United boss Erik ten Hag named an unchanged lineup for the third consecutive match, meaning Casemiro again started from the bench; new signing Antony was ineligible on the same day as his move from Ajax was formalised. Yet the benefits of consistent selection were apparent throughout a first half in which a confident United dominated possession and took an early lead.
There was little in the way of clear-cut chances, even as United prodded and probed their way around Leicester’s final third, and the opening goal came almost from nothing. A long clearance from Foxes keeper Danny Ward was snaffled by Diogo Dalot, who spotted Bruno Fernandes lurking free in the right channel. Some lax Leicester defending meant United found themselves three-on-two; Fernandes quickly offloaded to Rashford, who sent Sancho through to round the keeper and slot into an empty net.
From there, United were untroubled to the halftime whistle. They demonstrated some intricate passing and fluid positional play, but lacked a cutting edge. They looked comfortable, and in many ways were, but ten Hag might have been frustrated by his side’s failure to convert their territory into a more convincing scoreboard advantage.
The fragility of United’s lead was underscored just five minutes into the second half, when a dipping James Maddison free-kick was palmed from under the crossbar by a flying David de Gea. The Foxes had started the second half with considerably more urgency than they’d finished the first, and a flurry of set-pieces forced United onto the back foot for the first time.
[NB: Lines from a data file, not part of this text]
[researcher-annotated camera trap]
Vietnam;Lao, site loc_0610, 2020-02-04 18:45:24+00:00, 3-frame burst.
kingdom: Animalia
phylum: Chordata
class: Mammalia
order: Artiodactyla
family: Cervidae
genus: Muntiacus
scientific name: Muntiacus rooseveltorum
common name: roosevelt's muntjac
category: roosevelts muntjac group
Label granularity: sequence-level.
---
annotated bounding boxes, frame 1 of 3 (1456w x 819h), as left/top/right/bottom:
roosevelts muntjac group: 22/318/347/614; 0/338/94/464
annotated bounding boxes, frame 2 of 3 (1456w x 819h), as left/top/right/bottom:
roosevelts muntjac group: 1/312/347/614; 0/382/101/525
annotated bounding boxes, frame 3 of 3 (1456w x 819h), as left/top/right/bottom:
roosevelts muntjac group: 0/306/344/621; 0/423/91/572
Ten Hag responded swiftly, introducing Casemiro in place of Anthony Elanga. Cristiano Ronaldo’s introduction followed few minutes later, with goalscorer Sancho making way. Yet Leicester continued to offer the greater attacking threat, with Harvey Barnes posing a particular danger down United’s right. With 10 minutes left, the visitors made a rare foray into Leicester’s half and almost killed the game off, but Jonny Evans made a goal-saving challenge to stop Christian Eriksen tapping in Ronaldo’s square ball.
United’s third and final change was another defensive one, with Fred introduced in place of Rashford. It was another solid but unspectacular performance from Rashford, and one can’t help but wonder whether United might have done more with their possession had they benefited from the injured Anthony Martial’s superior link-up play.
Leicester created a couple of late chances, but United hung on to take the points. There were certainly positives, not least in another solid display from the central defensive pairing of Raphaël Varane and Lisandro Martínez, but this game won’t live long in the memory.